Mais "la Torpeur, la léthargie..." ne peuvent-elles pas cacher des "effet de seuil" et s'apparenter à de "l'eau qui dort"; 1936? Cela ne vous rappelle rien? Nommer un "vrai patron" de la Cyberguerre qu'en 2012 n'est-ce pas aussi interrogatif? ;
- Discourir c'est à la portée de tout à chacun. Discourir pour plaire fonctionne. Discourir sans réel stratégie est facile. Discourir avec un double discours est dangereux car elle sape la confiance ou amène le conflit ;
- Trouver des solutions n'est pas à l'ordre du jour? Et pourtant il existe au moins des directions alternatives pour réduire les coûts de la défense en étant meilleur à l'export (réduction du prix unitaire par effet de volume). Cela demande une véritable politique, une vraie volonté de réussir dans un monde compétitif et globalisé, des compétences nouvelles et s'appuyer sur des PMEs.

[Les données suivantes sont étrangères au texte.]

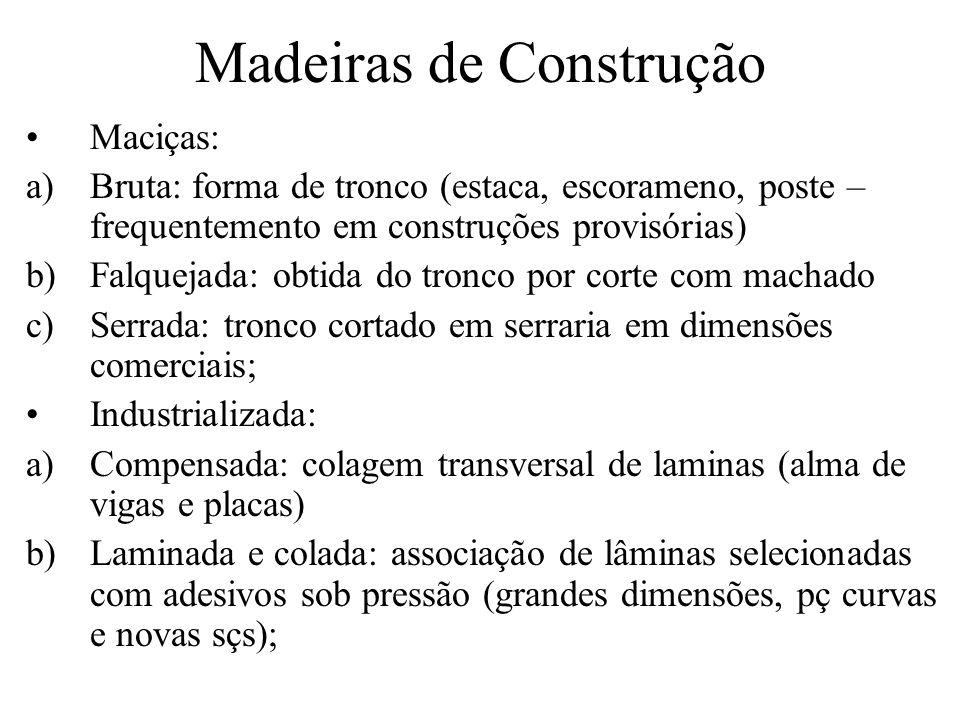 Madeiras de Construção
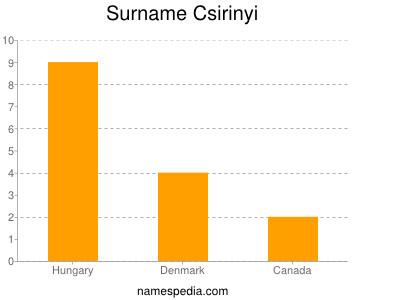 Surname Csirinyi
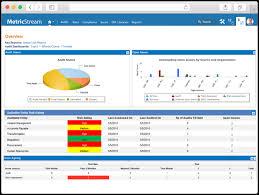 audit management and tracking software audit system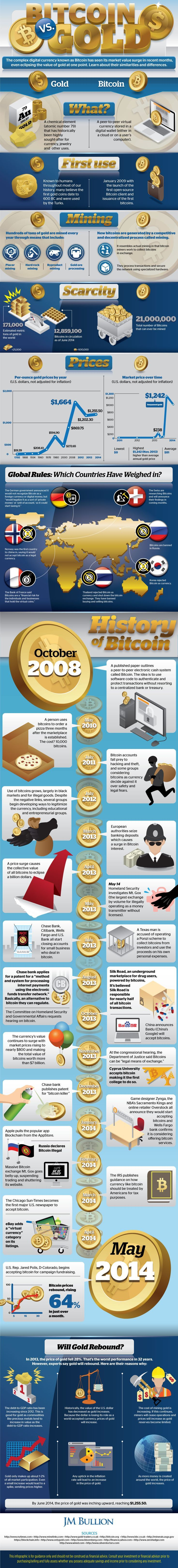 Gold vs. Bitcoin: How Do They Compare? | Gold Investing News.  Ready to invest in gold?  We have gold and silver bullion for sale.   RocksInMyHead™ is the World's Greatest Rock, Prospecting & Outdoor Education Company.   For gold prospecting, rockhounding, lapidary and geology tools, and jewelry making supplies, equipment, books, maps, great outdoor gear, plus gold, silver, and lots of great rocks, minerals, fossils, & meteorites, go to our website http://RocksInMyHead.com. How to Invest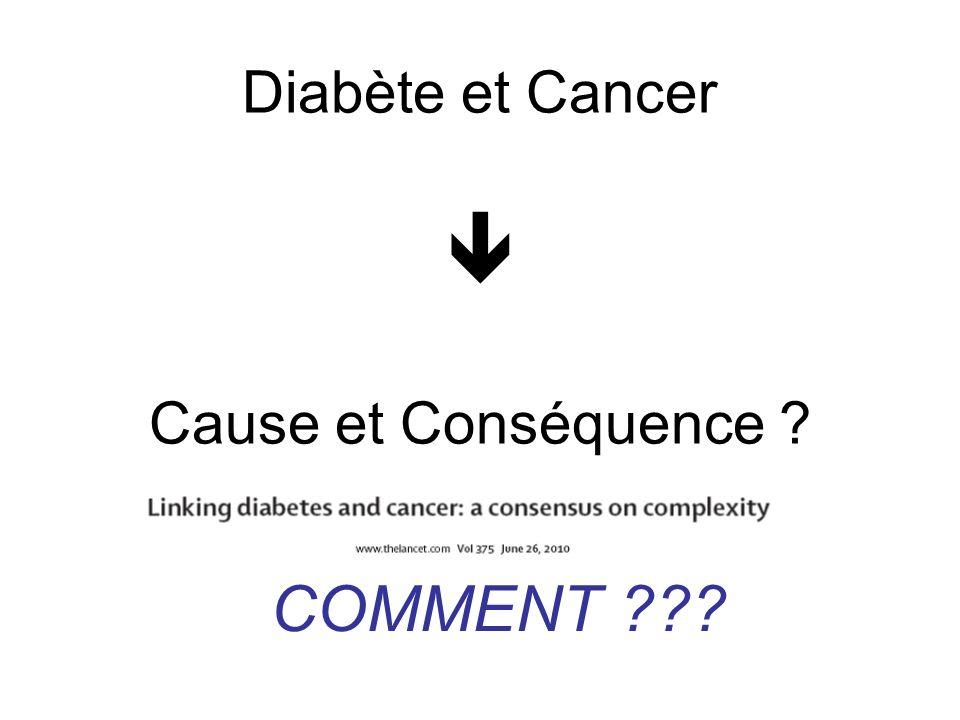 Diabète et Cancer  Cause et Conséquence COMMENT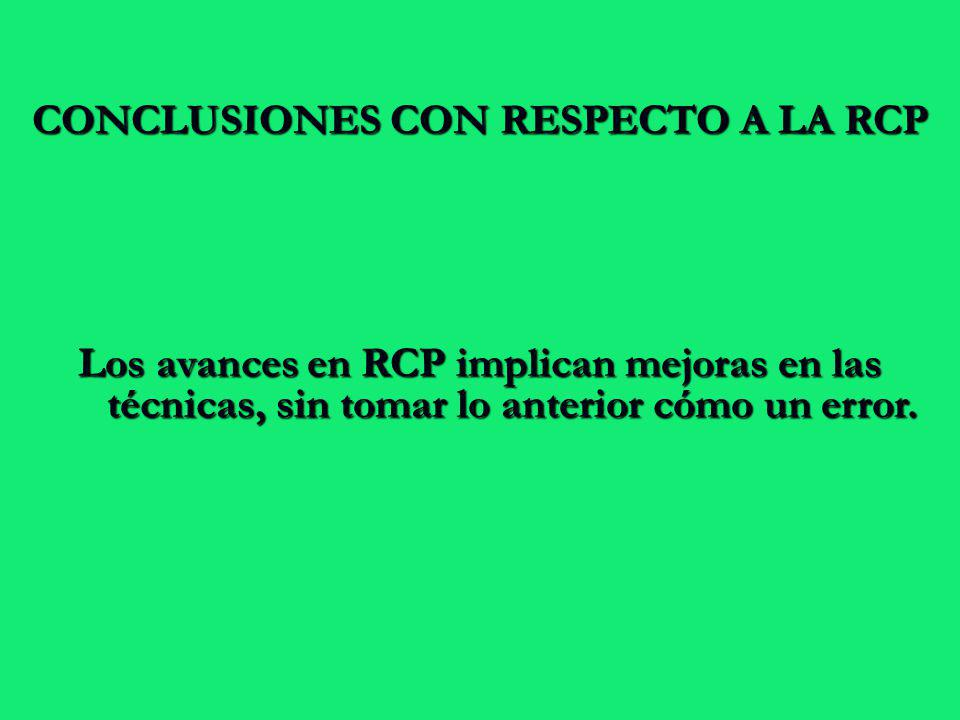 CONCLUSIONES CON RESPECTO A LA RCP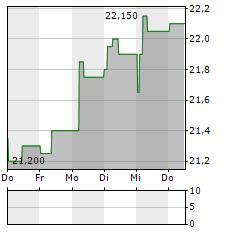 EVS BROADCAST EQUIPMENT Aktie 5-Tage-Chart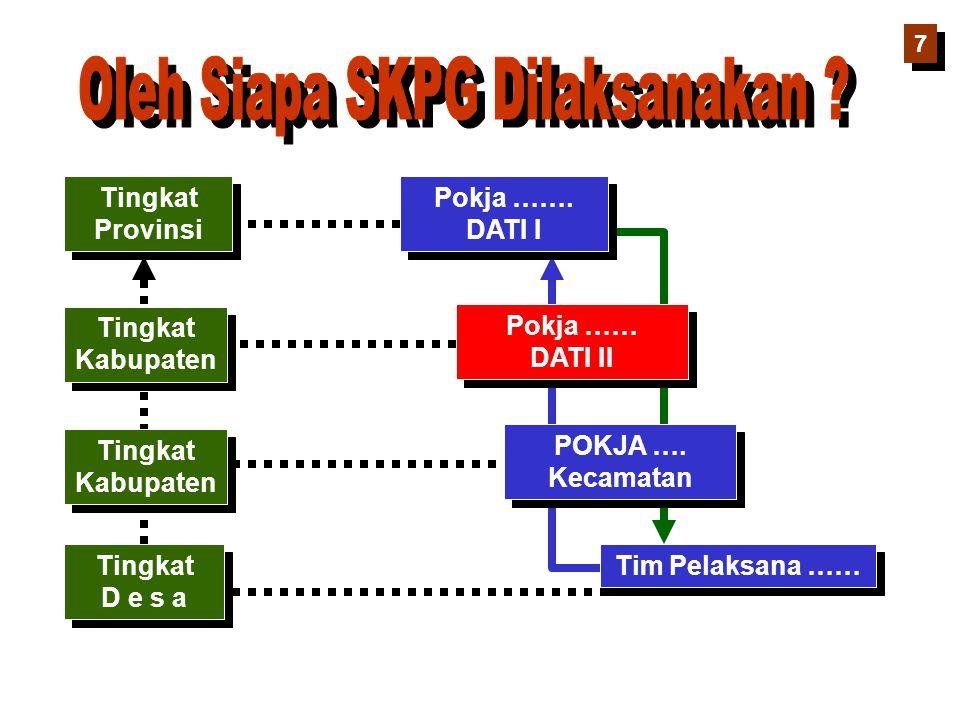 Tingkat Provinsi Tingkat Provinsi Pokja ……. DATI I Pokja ……. DATI I Tingkat Kabupaten Tingkat Kabupaten Pokja …… DATI II Pokja …… DATI II Tingkat Kabu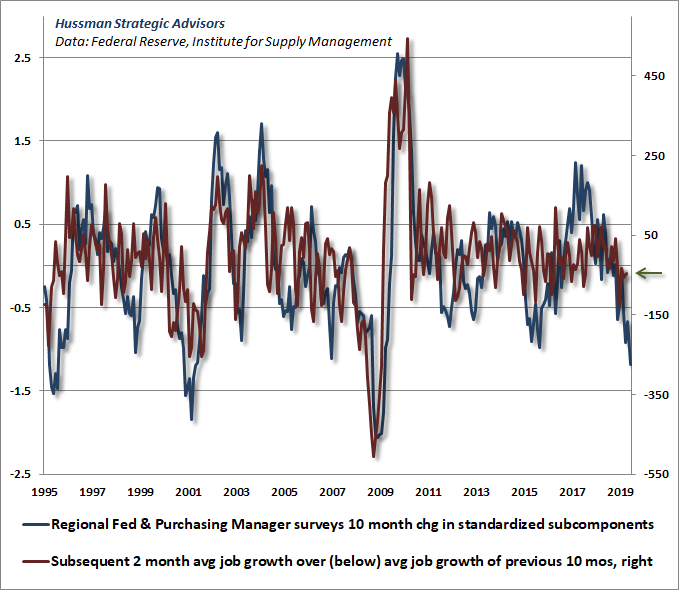Hussman economic composite and subsequent employment data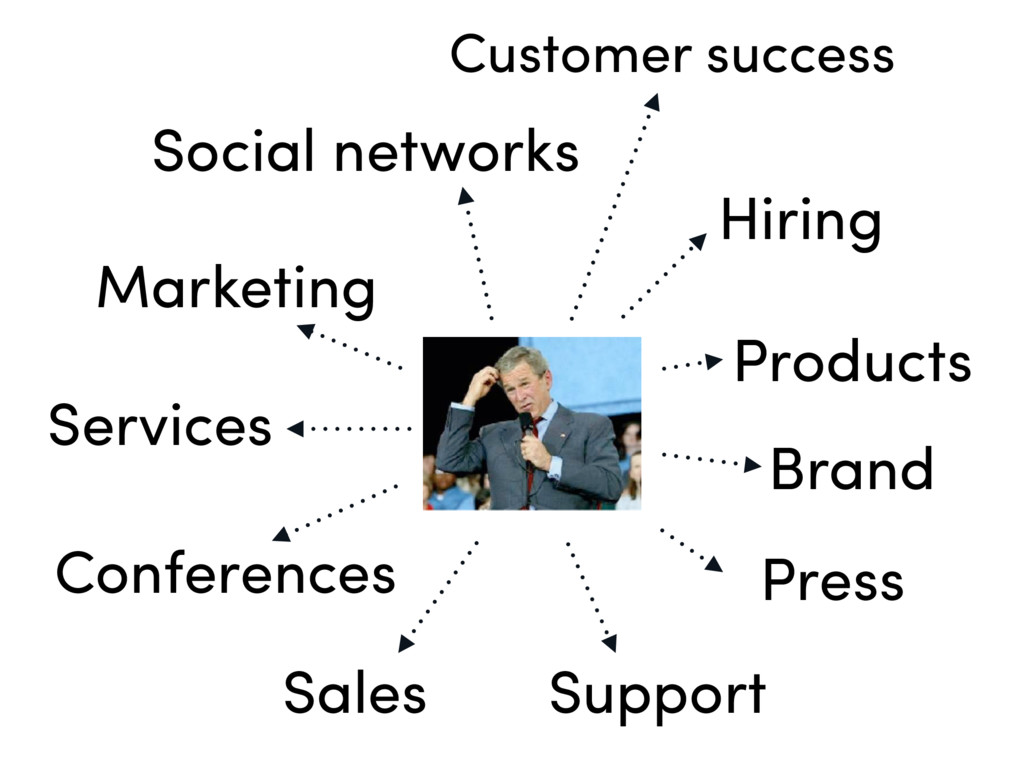 Products Support Customer success Marketing Sal...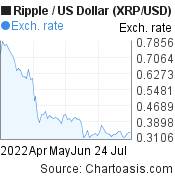 3 months XRP price chart. Ripple/USD graph, featured image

Cela demande de la volonté et de sortir de certains cercles de pensées. Le veut-on vraiment?
Je laisse maintenant la parole à un "Pro".
"C'est intelligent, plein de bon sens, brillamment construit et d'une limpide clairvoyance. C'est la vision d'un stratège éclairé, libre de tout dogme et de toute entrave intellectuelle, raisonnablement optimiste mais terriblement inquiet aussi de la lente dérive de son pays." pour reprendre les propos d'un anonyme...
Bonne lecture.
… Après ces dix huit jours inoubliables à travailler
ensemble, à vous forger des amitiés dont certaines seront définitives, à voir
les choses différemment, voici ce que, comme votre « entraîneur » et un peu «
ouvreur de voie », je voudrais vous dire. En toute liberté bien sûr et avec mon
franc-parler habituel !
Le monde est
complexe et dangereux
Il est loin des « blocs » que nous avons connus des
décennies durant, aussi bien que de la « fin de l’histoire » que l’on nous
annonçait voici vingt ans, et encore plus loin de la « paix définitive » qui
aurait permis « d’engranger les dividendes de la paix » chers à des hommes à la
courte vue.
Ce monde, notre monde, reste dangereux. Comme les prophètes
que personne n’écoutait dans les années 1930, je ne cesse de dire que le
décuplement des dépenses militaires en Extrême-Orient depuis dix ans devrait
nous inciter à mieux surveiller les diminutions insensées que subissent les
nôtres. Dans l'Histoire en effet les mêmes causes produisent les mêmes effets
et il y a donc tout à craindre des abandons qui se produisent chez nous.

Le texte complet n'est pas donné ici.